October 04, 2003

Westlake is for real

The kids at Thousand Oaks High School were pretty worked up for the game against arch rival Westlake High School (also located in Thousand Oaks, about three miles from our home). I'd recorded and watched the Westlake vs Hart game last week and wasn't overly optimistic. Sadly, I was right.

Westlake has a huge offensive line (I was told that they're all 300+ pounds; could be, they were certainly a lot bigger). Their receivers were taller (and stronger) and used that to their advantage on several jump balls (a number of them in and around the end zone). Mowry (their small, quick halfback) was also a lot stronger than I'd anticipated and uses that huge line to his advantage (literally hiding behind linemen on a couple of running plays and then popping out once downfield). I don't know exactly what happened, but they had people wide open on several pass plays; connecting on more than half.

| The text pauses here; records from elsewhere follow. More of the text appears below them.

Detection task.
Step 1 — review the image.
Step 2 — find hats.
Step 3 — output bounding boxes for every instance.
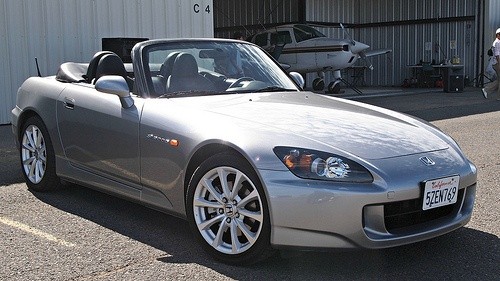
[496,28,500,34]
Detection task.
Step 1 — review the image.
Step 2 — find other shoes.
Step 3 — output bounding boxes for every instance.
[481,88,488,99]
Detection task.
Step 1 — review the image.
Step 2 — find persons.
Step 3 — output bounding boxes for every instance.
[234,32,243,40]
[481,27,500,99]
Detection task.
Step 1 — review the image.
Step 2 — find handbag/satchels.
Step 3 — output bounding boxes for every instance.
[488,49,493,56]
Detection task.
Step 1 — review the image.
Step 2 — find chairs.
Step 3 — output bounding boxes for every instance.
[86,52,215,93]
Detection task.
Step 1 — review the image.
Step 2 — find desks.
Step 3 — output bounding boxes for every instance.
[406,65,465,83]
[328,66,368,86]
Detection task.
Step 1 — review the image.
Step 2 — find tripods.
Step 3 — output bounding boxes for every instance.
[470,56,493,88]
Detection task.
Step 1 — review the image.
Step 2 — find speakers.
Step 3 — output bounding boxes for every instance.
[444,74,465,93]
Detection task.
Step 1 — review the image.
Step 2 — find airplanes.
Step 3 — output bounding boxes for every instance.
[242,22,393,95]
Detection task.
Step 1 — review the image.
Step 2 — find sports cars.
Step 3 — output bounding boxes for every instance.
[10,38,478,267]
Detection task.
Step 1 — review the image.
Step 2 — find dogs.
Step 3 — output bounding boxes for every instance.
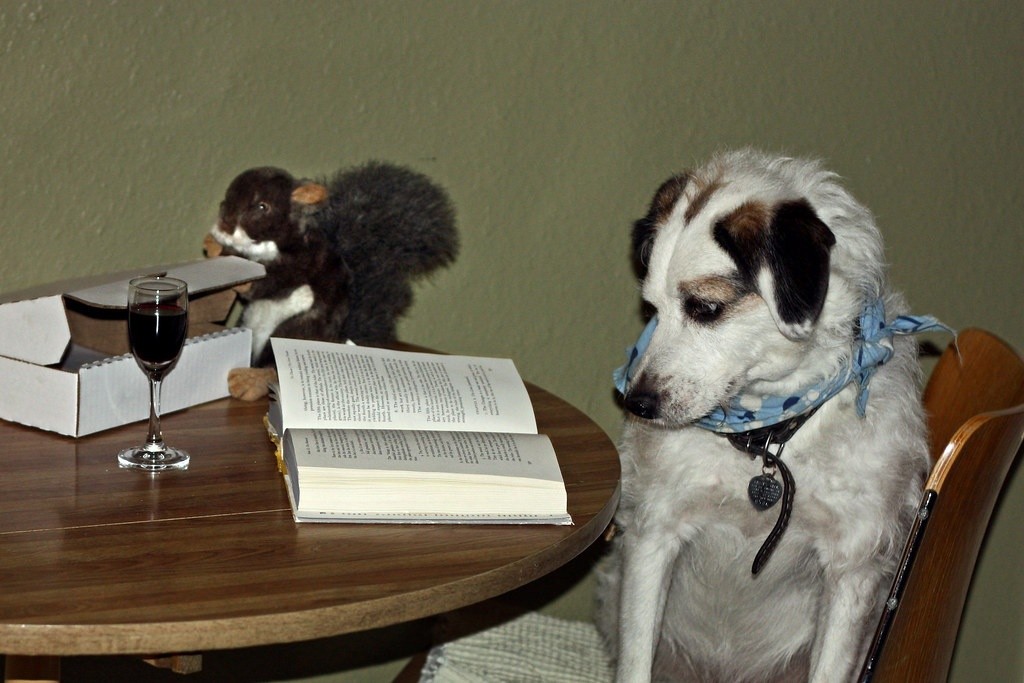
[592,143,930,683]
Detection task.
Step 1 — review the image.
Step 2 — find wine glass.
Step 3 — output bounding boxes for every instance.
[116,274,191,474]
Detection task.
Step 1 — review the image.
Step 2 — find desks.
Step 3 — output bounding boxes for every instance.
[1,342,623,683]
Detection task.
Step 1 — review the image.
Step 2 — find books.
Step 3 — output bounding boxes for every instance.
[263,337,574,523]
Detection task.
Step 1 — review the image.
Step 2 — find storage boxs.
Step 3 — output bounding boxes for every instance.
[0,254,267,436]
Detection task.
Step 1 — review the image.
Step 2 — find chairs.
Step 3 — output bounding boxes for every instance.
[393,329,1024,682]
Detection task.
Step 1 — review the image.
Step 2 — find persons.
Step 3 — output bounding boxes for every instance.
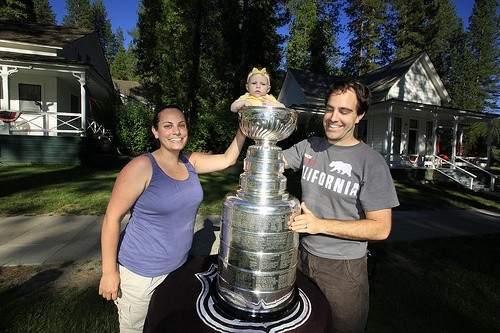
[101,105,246,333]
[282,80,392,333]
[230,67,286,113]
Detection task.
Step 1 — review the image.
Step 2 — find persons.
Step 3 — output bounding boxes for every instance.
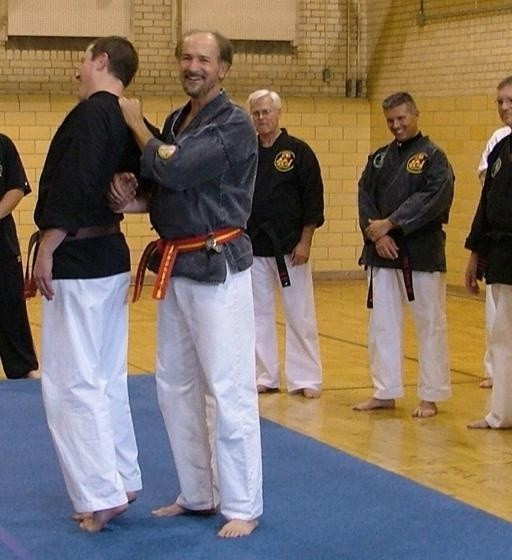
[353,90,455,418]
[0,134,42,380]
[465,76,512,429]
[108,29,263,538]
[32,36,161,533]
[245,89,325,398]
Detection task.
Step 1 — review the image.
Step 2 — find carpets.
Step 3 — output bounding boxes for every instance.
[2,374,512,560]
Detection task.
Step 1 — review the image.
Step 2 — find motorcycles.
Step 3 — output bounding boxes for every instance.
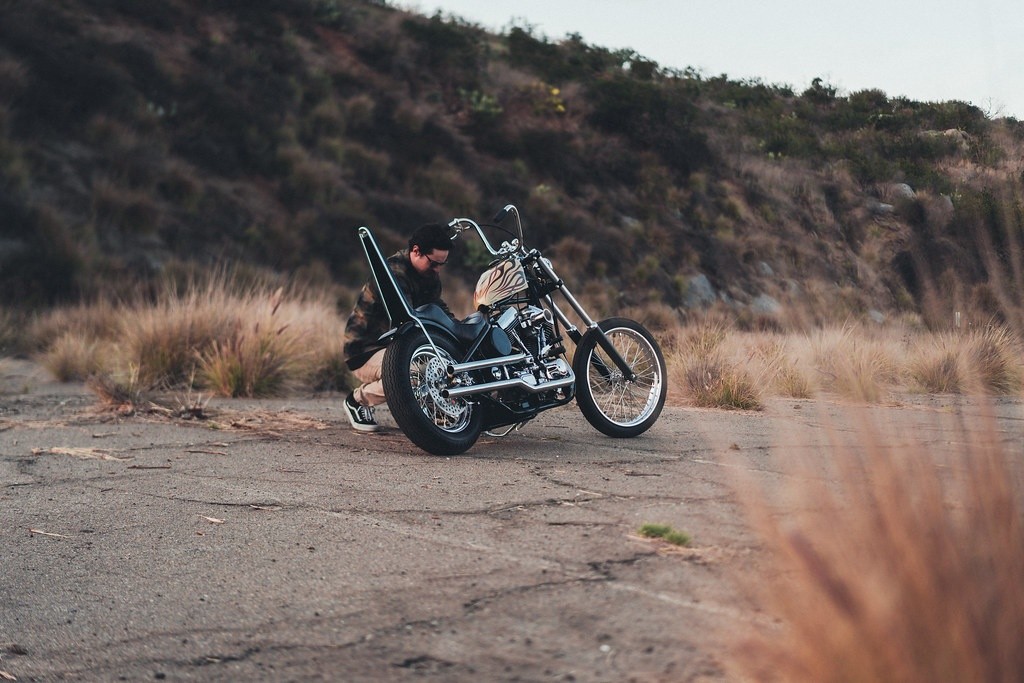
[358,204,667,457]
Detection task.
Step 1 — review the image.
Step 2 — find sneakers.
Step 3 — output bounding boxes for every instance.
[343,391,378,431]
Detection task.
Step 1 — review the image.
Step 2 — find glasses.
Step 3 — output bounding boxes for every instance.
[419,247,450,268]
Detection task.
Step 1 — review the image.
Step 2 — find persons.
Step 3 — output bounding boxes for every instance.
[342,224,460,433]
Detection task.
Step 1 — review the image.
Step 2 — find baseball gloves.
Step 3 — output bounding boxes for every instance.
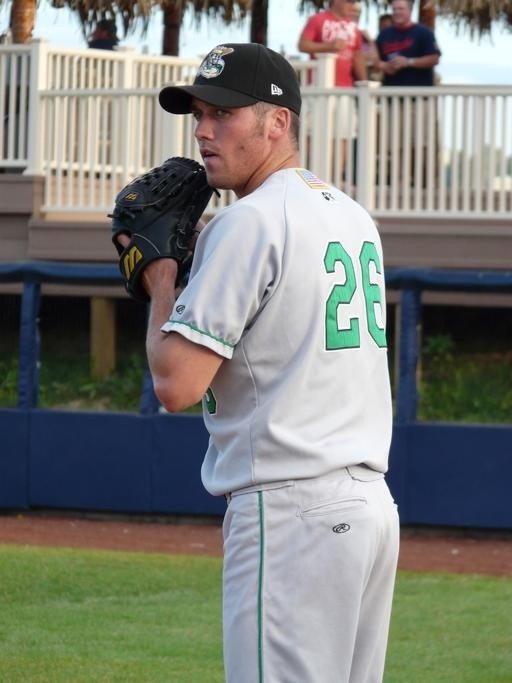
[107,156,217,302]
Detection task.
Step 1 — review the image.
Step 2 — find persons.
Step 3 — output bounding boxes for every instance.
[88,18,120,50]
[300,0,442,187]
[112,43,401,683]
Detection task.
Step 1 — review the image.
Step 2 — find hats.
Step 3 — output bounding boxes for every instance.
[159,43,301,115]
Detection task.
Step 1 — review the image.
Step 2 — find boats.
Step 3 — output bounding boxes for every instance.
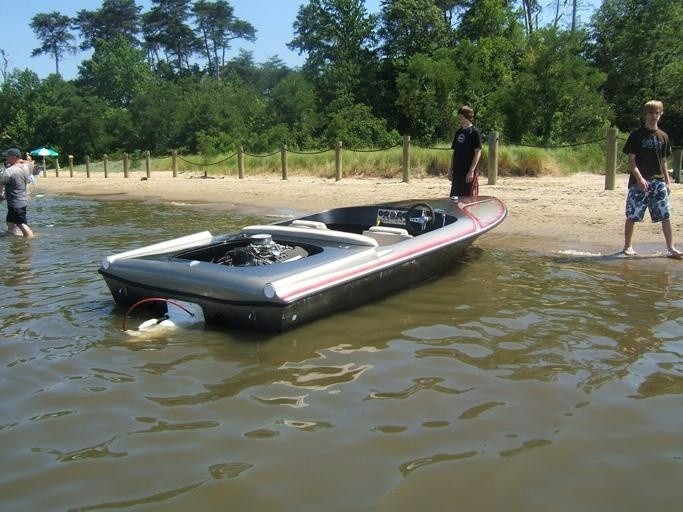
[89,190,508,349]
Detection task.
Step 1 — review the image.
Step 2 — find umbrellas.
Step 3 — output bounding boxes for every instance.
[30,148,59,176]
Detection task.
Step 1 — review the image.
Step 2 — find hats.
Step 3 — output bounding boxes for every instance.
[1,148,21,157]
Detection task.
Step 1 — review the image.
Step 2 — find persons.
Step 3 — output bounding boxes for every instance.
[448,105,482,197]
[0,148,34,238]
[622,100,683,259]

Rudy Carpenter, of whom much noise was made when he transferred from Newbury Park High School (also in Thousand Oaks) last spring was good. He's got a live arm and a lot of athleticism, but he's also got great support everywhere (line, receivers and running back). He also does things that make coaches scream. Like one play in the middle of the game where he had a picture perfect pocket up in front of him, no pressure at all (after 4+ seconds the front of the pocket still held, it looked like he could have stood there for a long time) so he tossed the ball to one of the Lancer defenders. That may just be part of the learning experience (seeing opportunities as they develop is a hard thing to learn in all walks of life, football has its own patterns which are quite different at the field level from what we fans see).

The final score was 49 to 7 in favor of Westlake.

Sarah and I had an interesting conversation with Adam on Wednesday about this weeks game. It wandered around for a bit and we eventually got to talking about their halfback Tahj Mowry (Adam knew the Disney Tahj, but didn't know they were the same person). We hit a bump in the road when we started talking about linemen and got Sarah pretty twisted up talking about linemen and linebackers. The whole problem was that we talked about linemen (offensive and defensive) together for a while and then jumped into linebackers (who are defensive only). I was sorry but I was also laughing. Hopefully, we helped her figure it all out.

Football is a confusing sport, but the fun is in the details.